そして『旅人還る』では、その「変わらなさ」こそが、物語の救いとなる。「変わらなさ」によって、主人公が何百億年という単位で覚えることとなった孤独は、最後に至って氷解を見せる。
それを考える上では、これも藤子・F・不二雄のSF短編が補助線となる。着目したいのは、主人公が過去の故郷で初恋の人のそばに居続けるため、土蔵の中での幽閉生活を自ら望む『ノスタル爺』と、主人公が自分の運命を変えるために、過去の自分に心変わりを説くも失敗する『あのバカは荒野を目指す』。この二作に共通するのは、合理的に考えれば、主人公が誤った道を選んだとも言える点である。

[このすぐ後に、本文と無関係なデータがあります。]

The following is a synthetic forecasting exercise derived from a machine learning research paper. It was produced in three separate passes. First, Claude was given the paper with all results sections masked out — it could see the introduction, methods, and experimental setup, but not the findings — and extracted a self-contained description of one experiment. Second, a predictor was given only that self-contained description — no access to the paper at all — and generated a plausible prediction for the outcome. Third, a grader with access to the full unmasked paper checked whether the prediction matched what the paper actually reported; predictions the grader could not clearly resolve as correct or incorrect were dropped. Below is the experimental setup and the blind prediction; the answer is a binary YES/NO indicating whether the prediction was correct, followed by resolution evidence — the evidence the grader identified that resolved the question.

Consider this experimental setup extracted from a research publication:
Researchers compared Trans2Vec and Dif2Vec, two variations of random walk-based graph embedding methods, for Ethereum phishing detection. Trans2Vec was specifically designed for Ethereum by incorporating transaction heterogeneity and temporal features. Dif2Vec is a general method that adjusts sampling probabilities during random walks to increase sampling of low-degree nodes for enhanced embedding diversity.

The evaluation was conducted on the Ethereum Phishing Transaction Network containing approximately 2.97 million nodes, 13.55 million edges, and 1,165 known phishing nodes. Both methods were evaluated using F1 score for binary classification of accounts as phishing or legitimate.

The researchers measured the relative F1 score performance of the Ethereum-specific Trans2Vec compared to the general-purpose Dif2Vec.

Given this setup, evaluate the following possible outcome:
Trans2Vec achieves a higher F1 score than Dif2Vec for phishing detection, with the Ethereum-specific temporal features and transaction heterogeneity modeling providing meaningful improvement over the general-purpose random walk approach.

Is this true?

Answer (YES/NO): NO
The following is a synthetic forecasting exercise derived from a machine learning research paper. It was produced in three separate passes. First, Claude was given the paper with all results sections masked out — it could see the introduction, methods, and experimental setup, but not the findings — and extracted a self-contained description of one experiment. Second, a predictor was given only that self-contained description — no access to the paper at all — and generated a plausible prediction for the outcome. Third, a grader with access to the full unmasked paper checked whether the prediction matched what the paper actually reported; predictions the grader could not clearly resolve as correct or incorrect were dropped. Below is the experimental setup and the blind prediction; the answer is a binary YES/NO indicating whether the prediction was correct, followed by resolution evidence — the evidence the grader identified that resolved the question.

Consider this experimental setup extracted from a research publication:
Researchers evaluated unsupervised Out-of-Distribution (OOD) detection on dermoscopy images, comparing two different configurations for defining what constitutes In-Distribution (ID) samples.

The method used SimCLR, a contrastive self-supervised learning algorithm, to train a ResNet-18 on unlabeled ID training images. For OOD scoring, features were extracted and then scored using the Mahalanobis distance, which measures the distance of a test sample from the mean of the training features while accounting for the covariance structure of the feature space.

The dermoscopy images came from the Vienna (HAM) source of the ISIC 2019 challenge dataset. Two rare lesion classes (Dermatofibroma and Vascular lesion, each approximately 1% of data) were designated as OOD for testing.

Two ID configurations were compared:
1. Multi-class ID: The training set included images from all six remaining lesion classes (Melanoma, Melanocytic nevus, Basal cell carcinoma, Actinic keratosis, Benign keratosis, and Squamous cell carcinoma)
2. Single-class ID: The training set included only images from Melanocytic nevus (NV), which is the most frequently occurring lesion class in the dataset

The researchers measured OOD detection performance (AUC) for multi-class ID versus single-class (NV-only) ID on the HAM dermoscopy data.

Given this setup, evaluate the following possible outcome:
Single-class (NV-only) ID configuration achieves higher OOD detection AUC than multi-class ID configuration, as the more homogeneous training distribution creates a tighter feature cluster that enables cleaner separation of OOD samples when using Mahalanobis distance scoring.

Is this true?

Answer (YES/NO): YES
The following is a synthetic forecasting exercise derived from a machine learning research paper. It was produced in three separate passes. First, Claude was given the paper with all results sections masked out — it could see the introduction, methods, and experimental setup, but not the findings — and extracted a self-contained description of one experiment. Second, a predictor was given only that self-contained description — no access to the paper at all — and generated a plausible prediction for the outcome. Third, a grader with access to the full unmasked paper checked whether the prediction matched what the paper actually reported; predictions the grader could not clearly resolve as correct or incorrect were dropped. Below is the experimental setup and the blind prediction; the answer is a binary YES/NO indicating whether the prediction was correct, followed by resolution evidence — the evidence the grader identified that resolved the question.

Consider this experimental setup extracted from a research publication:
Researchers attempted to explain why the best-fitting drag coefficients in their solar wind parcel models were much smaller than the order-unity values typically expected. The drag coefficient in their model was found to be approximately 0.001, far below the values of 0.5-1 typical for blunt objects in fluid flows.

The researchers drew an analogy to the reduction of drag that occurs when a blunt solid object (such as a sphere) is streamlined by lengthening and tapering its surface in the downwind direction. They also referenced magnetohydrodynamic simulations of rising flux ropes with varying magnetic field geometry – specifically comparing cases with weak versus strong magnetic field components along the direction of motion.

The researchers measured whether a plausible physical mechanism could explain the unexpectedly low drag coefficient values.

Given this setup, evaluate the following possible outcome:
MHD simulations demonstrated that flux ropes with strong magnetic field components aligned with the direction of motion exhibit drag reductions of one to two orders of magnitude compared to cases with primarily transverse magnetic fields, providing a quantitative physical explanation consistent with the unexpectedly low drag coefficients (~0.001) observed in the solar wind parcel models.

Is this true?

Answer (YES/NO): NO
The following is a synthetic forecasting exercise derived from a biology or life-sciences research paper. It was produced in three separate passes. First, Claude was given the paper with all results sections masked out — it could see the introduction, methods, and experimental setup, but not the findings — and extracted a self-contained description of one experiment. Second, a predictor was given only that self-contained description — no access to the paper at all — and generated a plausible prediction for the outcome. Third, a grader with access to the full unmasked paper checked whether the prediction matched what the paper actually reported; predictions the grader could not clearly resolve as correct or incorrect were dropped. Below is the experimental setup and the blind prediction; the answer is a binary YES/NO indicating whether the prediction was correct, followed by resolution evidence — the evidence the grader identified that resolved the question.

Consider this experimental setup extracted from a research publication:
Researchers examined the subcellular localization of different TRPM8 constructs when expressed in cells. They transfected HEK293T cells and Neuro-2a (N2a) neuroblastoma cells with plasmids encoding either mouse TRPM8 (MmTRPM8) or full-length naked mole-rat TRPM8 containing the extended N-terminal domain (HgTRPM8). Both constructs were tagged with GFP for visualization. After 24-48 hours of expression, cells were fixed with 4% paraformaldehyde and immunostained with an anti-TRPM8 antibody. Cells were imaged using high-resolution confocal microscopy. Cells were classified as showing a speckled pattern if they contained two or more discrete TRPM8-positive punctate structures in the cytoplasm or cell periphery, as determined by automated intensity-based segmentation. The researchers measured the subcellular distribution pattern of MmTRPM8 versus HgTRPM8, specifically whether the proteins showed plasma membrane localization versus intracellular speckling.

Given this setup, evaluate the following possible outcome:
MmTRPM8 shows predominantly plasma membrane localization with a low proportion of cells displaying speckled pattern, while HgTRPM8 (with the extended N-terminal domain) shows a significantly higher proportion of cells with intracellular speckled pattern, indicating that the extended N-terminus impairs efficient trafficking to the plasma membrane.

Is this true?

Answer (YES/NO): NO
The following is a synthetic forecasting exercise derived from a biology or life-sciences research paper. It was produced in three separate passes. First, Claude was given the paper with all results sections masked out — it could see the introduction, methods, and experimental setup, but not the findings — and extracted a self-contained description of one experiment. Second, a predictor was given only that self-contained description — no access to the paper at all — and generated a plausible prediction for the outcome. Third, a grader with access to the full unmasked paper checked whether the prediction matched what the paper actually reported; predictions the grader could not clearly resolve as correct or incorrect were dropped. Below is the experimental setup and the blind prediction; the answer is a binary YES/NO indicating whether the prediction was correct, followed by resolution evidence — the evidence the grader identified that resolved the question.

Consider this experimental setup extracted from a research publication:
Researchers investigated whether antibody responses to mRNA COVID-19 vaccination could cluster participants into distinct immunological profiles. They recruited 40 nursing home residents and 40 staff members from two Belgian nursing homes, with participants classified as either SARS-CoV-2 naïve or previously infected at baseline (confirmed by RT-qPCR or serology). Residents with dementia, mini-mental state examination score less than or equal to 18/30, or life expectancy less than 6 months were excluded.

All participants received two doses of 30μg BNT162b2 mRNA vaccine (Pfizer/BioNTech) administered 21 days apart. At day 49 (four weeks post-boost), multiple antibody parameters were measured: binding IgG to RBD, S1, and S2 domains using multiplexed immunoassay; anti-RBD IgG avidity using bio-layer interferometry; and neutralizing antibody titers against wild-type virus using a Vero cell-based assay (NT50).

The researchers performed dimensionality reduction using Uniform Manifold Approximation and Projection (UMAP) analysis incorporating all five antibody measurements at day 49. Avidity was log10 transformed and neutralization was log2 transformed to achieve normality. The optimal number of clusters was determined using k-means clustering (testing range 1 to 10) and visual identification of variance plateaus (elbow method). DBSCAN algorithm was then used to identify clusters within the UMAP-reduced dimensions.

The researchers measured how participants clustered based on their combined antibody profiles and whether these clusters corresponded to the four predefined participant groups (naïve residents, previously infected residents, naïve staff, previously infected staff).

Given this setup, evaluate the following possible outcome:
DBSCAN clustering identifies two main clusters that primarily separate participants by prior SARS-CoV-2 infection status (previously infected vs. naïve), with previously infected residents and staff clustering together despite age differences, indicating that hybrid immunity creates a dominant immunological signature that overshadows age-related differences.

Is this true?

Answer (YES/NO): NO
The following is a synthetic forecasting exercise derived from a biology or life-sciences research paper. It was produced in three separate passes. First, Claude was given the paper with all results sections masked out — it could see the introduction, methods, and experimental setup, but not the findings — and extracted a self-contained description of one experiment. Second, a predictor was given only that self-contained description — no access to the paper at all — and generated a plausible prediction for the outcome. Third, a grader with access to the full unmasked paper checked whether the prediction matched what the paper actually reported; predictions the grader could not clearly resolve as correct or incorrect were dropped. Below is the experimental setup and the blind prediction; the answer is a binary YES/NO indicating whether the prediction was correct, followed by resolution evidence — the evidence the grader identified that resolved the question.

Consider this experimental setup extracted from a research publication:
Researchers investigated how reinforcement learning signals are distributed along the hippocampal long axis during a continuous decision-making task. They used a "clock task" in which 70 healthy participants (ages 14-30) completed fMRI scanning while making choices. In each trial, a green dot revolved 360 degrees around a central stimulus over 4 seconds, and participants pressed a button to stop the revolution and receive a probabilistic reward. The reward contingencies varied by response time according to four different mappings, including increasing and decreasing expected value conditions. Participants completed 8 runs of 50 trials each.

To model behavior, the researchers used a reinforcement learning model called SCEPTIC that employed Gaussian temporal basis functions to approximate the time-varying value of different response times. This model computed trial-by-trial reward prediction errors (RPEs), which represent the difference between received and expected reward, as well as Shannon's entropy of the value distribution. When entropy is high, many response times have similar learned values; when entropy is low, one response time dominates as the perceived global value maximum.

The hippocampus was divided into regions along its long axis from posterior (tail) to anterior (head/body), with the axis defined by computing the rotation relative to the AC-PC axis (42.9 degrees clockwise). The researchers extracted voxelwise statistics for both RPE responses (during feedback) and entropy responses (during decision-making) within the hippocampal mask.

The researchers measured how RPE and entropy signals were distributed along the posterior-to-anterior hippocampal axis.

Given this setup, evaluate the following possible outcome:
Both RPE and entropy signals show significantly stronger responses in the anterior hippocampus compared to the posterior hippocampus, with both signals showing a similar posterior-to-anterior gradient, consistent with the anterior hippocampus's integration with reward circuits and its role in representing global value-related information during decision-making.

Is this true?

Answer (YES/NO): NO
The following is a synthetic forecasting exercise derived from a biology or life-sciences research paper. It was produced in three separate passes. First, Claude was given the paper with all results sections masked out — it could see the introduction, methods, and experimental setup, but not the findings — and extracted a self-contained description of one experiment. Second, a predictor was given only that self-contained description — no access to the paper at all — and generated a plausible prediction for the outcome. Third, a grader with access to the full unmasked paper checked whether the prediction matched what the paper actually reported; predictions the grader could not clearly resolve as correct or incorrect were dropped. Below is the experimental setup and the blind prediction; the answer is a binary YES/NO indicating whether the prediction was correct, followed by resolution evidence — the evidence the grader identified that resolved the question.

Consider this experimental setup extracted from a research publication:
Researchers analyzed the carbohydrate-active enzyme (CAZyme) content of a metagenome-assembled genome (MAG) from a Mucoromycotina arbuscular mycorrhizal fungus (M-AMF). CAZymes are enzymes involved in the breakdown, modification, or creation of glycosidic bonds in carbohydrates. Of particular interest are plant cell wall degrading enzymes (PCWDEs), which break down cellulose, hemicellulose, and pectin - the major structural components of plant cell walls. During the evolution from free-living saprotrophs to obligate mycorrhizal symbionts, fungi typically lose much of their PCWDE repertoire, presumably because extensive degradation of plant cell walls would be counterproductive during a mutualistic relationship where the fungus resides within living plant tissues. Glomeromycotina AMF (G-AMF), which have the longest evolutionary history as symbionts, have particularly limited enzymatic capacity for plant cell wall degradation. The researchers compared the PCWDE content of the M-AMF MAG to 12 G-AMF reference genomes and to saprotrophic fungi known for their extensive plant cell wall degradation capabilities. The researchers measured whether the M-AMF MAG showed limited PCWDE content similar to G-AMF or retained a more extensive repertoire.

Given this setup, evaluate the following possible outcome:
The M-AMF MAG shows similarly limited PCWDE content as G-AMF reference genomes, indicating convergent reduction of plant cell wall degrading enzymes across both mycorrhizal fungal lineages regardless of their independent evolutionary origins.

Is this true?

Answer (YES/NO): YES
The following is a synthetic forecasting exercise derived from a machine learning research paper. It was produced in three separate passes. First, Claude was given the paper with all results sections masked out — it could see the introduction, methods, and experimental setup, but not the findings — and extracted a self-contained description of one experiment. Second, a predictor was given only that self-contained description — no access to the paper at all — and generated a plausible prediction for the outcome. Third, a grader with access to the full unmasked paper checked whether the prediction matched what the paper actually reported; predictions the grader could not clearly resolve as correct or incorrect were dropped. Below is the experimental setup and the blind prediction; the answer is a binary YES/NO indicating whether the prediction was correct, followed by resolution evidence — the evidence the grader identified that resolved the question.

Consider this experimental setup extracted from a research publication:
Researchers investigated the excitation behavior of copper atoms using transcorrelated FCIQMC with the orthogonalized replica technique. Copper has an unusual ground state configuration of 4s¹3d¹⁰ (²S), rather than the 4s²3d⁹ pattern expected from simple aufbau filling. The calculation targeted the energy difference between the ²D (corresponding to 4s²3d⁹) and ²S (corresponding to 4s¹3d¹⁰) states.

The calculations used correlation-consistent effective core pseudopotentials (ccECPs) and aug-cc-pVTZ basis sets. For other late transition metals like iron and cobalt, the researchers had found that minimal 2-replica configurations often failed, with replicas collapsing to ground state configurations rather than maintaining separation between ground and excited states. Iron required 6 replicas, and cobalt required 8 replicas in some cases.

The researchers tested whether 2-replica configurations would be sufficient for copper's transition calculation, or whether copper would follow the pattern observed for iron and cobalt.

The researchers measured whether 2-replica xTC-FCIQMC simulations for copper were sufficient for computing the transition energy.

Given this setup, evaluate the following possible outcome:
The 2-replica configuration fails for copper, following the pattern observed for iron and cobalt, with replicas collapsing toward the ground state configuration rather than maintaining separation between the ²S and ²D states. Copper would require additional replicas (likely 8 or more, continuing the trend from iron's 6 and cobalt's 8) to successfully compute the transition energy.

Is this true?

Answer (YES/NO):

またこの二作は、いずれも主人公が過去にタイムトラベル(という言葉で明示されているわけではないが)を行うという意味でも共鳴する。そして、主人公の行動は、過去、およびそこから派生する現在から未来に影響を与えたわけでもない。あくまでも「変わらない」円環のなかで、彼らの物語も幕を閉じる。しかし、彼らの置かれた一見厳しげな状況に反して、その表情はどこか満ち足りており、作品の読後感も、不思議な温かさを感じる。
いや、ここにあるのは「救い」ではない。結局のところ、「変わらない」というそれ自体絶望的な状況が前提のなかでは、私たちは慰めのために「救い」を勝手に見出し、そこに勝手な希望を感じて満足しているというだけなのだ――そのような指摘はあるかもしれない。筆者もそう言われれば、とっさに反論はできないとは思う。
しかし、こうも思う。そもそも「救い」とは、明確な基準があるものではなく、まさに私たちの非合理な、身勝手な思考に左右されるものなのだ、と。
『旅人還る』においては、最初から最後まで「変わらない」世界が描かれる。主人公は銀河を抜け、銀河を抜け、どこまでも等質な宇宙の旅を続ける。文字通り「無」の見開きに象徴的なように、その「変わらなさ」は主人公の精神を蝕んできたことが見受けられる。しかし、最後にその「変わらなさ」によって、主人公の前には不意に明るさが訪れる。『旅人還る』は多くの作品で「変わらなさ」を変奏してきた藤子・F・不二雄が、もっとも「変わらなさ」の持つ両義性に向き合った作品と言えるのではないだろうか。
※なお、タイトルは「帰る」ではなく「還る」。常用外の表現だが、たとえば「自然に還る」「土に還る」など、「帰る」よりも、根源的な存在に立ち返るといった意味合いが強い。本作を読んだあとに改めてタイトルを見ると、この「還る」には、最終的に主人公のたどり着く地点への示唆が鋭く含まれていることがわかる。